Street Fashion Photography:

Street fashion photography captures unposed images of fashionable individuals in urban environments, showcasing their innovative street-style ensembles and designs in locations beyond traditional studios or fashion runways.

[Subject] :

The subject can be something like “Elderly Woman”, “Young Girl”, “Middle-Aged Man” Or “9 Years Old Boy” etc…

also, You can describe the ethnicity and skin tone in the Subject description like this :

“African America”, “Light Skin” Or “White Asian” etc…

[Important Features] :

A Feature is what Makes the uniqueness in the image let’s take some examples :

The Hair “Dread heads” “Curly short hair”
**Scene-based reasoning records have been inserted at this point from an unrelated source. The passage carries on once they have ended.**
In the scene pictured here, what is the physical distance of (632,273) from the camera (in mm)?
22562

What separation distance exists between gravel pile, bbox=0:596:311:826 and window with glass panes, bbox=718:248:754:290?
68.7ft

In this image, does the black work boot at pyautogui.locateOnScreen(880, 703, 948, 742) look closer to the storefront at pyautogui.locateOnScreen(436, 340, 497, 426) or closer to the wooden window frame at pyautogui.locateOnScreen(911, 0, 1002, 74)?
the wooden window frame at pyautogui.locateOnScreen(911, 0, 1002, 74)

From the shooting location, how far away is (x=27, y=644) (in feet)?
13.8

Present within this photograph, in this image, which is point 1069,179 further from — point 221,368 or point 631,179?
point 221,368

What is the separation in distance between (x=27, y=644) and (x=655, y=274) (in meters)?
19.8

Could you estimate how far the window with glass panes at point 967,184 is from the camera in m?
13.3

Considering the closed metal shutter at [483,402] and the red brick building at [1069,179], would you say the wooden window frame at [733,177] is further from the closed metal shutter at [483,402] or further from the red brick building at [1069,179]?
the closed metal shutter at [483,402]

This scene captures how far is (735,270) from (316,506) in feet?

Clothing “Wearing a hoodie” “wearing a sundress” “eyepatch”

The expression “Smiling” or “Sad”

Accessories “nose piercings” “watch”

[More Details] :

Using adjectives to convey the personality like :

“Confident” “Laughing light-heartedly” “looking anxious”

[Pose Or Action] :

The Pose and Action outlined for the subject offer valuable guidance for molding the ultimately generated portrait.

Here’s an example :

“Standing with hands on hips” “leaning against a wall” “jumping in the air” “doing a high kick”

[Framing] :

Framing is Composing the view

Let’s take some examples:

Close-up on face:

Including the phrase “close up on face” within a portrait prompt narrows the composition to emphasize facial features, unveiling emotions, identity, and intricate particulars. This technique accentuates expressions and concentrates attention solely on the subject.

Full body:

Incorporating the term “full body” within the prompt encompasses the complete subject, effectively displaying movement, clothing, and surroundings. This instruction is ideal for dynamic postures, accentuating prominent outfits, or setting up a specific scene.

upper body:

Upper body framing captures the subject from the chest or waist upwards, directing attention to the posture, expression, attire, and hand gestures, while also preserving a degree of surrounding context.

[Setting/Background] :

The prompt’s environment significantly affects how realistic the generated photorealistic images appear. When describing a background, offer relevant context without being too detailed.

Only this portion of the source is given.